Taking son’s assistance to perform rites at Sabarimala temple

A Division Bench of the High Court on Wednesday adjourned to next week the hearing on a petition filed by Sabarimala Tantri Kandararu Maheswararu seeking to allow him to take the assistance of his son Kandararu Mohanararu in performing religious rites at Sabarimala.

When the petition came up before the Bench comprising Justice T.R. Ramachandran Nair and Justice K. Abraham Mathew, the counsel for the Travancore Devaswom Board (TDB) reiterated that all aspects of the issue had already been considered and the TDB had rejected the plea of the Tantri. TDB had taken the stand that the Tantri’s son had no adequate knowledge in Tantric rites.

The petitioner said the court had restrained his son Mohanararu from performing rituals at the temple following a criminal case registered on the basis of his son’s complaint. He had complained that he had been held hostage by a six-member gang at a flat in Kochi and was forcibly photographed with women and was being blackmailed. The gang had made off with his money and gold ornaments. Besides, the accused in the case was convicted by the court. The petitioner said his son was barred from performing the rituals only for a year and the said period was now over. So, he sought the permission of the court to take the help of his son.

Management of schools

A Division Bench held that if the management of an aided school could not select a manager, it was open to the government to take appropriate steps under the Kerala Education Rules to ensure that the school was properly managed.

The Bench comprising Justice Thottathil B. Radhakrishnan and Justice Muhamed Mustaque observed that the State government was providing financial assistance to aided schools and it was the duty of the government to take care of the affairs of the school in such a situation.

The court made the observation while passing an order on an appeal filed by the management of St. Ignatius Higher Secondary School, Kanjiramattom, Kochi.

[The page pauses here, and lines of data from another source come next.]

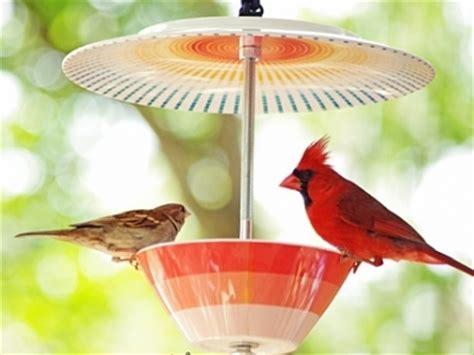 12 beautiful diy bird feeders lifestyle
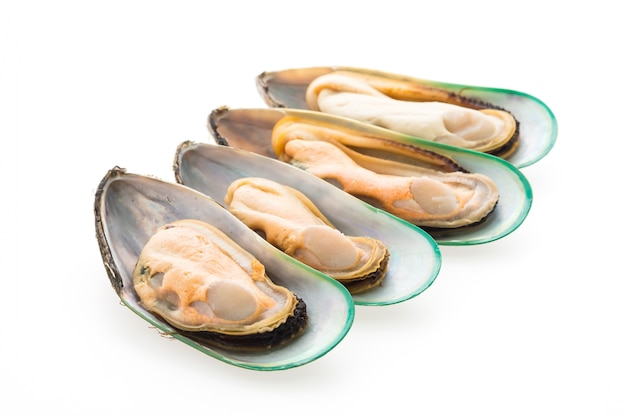 Mussel isolated Free Photo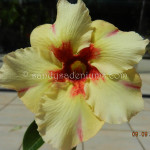 1760 YELLOW HIBISCUS (3)-11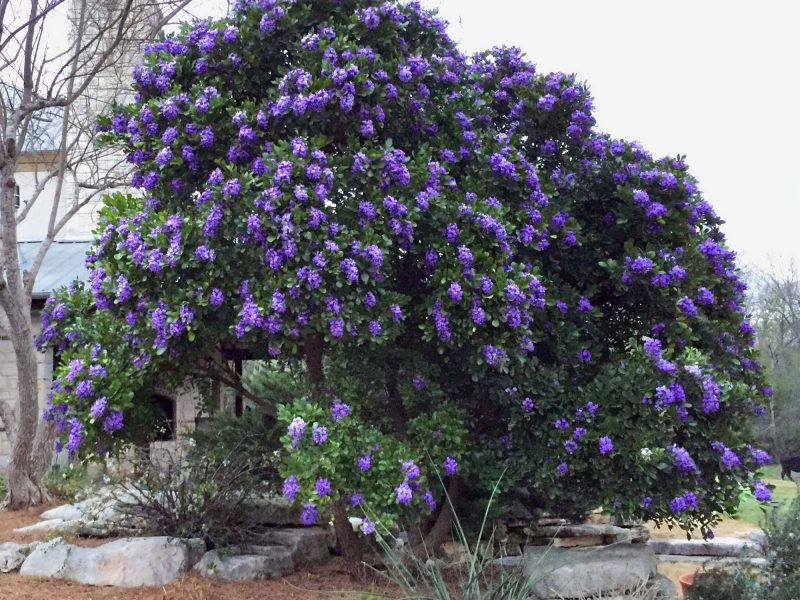 Sophora Secundiflora Texas Mountain Laurel Tree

The Bench said the interests of students and the public were of prime importance as schools got aid from the exchequer. If a duly called meeting could not appropriately select a manager in the terms of the approved scheme, it was high time the government did a rethink on the modalities of managing the school, the court said.

RMP leader’s case

M.P. Damodaran of Edachery, a leader of the Revolutionary Marxist Party (RMP), moved the court challenging an ‘order’ of the District Police Chief, Kozhikode rural, declaring him as a ‘known rowdy’ and thereby preventing his free movement in the Koyilandy and Vadakara taluks for one year.